Task to carry out
Can you write out all of the data below word for word, with every line unchanged?

# start of Records shown

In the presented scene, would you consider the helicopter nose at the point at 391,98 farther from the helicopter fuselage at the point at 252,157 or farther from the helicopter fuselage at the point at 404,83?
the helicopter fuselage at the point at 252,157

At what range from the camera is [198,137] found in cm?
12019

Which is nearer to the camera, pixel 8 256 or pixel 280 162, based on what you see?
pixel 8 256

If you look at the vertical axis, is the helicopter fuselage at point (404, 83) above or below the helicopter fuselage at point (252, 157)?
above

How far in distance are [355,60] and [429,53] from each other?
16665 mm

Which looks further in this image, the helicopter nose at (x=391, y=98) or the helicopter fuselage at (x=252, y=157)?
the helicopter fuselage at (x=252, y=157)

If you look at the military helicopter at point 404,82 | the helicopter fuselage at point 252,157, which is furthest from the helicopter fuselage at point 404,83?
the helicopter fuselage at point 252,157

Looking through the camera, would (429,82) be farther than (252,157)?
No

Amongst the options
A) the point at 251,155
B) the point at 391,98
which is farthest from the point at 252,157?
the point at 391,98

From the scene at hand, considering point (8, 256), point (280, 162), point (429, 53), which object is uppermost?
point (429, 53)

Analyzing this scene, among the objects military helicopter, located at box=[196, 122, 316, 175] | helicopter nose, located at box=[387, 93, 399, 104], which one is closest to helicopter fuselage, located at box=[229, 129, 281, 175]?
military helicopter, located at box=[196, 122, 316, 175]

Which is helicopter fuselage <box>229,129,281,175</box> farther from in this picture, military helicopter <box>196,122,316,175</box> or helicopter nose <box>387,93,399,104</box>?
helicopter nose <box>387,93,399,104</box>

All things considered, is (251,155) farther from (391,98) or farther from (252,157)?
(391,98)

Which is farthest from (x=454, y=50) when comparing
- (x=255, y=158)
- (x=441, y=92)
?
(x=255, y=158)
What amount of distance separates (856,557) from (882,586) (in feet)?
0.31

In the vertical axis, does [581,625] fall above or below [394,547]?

# end of Records shown

Reply to the task
In the presented scene, would you consider the helicopter nose at the point at 391,98 farther from the helicopter fuselage at the point at 252,157 or farther from the helicopter fuselage at the point at 404,83?
the helicopter fuselage at the point at 252,157

At what range from the camera is [198,137] found in cm?
12019

Which is nearer to the camera, pixel 8 256 or pixel 280 162, based on what you see?
pixel 8 256

If you look at the vertical axis, is the helicopter fuselage at point (404, 83) above or below the helicopter fuselage at point (252, 157)?
above

How far in distance are [355,60] and [429,53] from each other?
16665 mm

Which looks further in this image, the helicopter nose at (x=391, y=98) or the helicopter fuselage at (x=252, y=157)?
the helicopter fuselage at (x=252, y=157)

If you look at the military helicopter at point 404,82 | the helicopter fuselage at point 252,157, which is furthest from the helicopter fuselage at point 404,83?
the helicopter fuselage at point 252,157

Looking through the camera, would (429,82) be farther than (252,157)?
No

Amongst the options
A) the point at 251,155
B) the point at 391,98
which is farthest from the point at 252,157?
the point at 391,98

From the scene at hand, considering point (8, 256), point (280, 162), point (429, 53), which object is uppermost?
point (429, 53)

Analyzing this scene, among the objects military helicopter, located at box=[196, 122, 316, 175] | helicopter nose, located at box=[387, 93, 399, 104], which one is closest to helicopter fuselage, located at box=[229, 129, 281, 175]?
military helicopter, located at box=[196, 122, 316, 175]

Which is helicopter fuselage <box>229,129,281,175</box> farther from in this picture, military helicopter <box>196,122,316,175</box> or helicopter nose <box>387,93,399,104</box>?
helicopter nose <box>387,93,399,104</box>

All things considered, is (251,155) farther from (391,98) or farther from (252,157)?
(391,98)

Which is farthest from (x=454, y=50) when comparing
- (x=255, y=158)
- (x=441, y=92)
?
(x=255, y=158)
What amount of distance separates (856,557) from (882,586) (in feet)?
0.31

In the vertical axis, does [581,625] fall above or below [394,547]?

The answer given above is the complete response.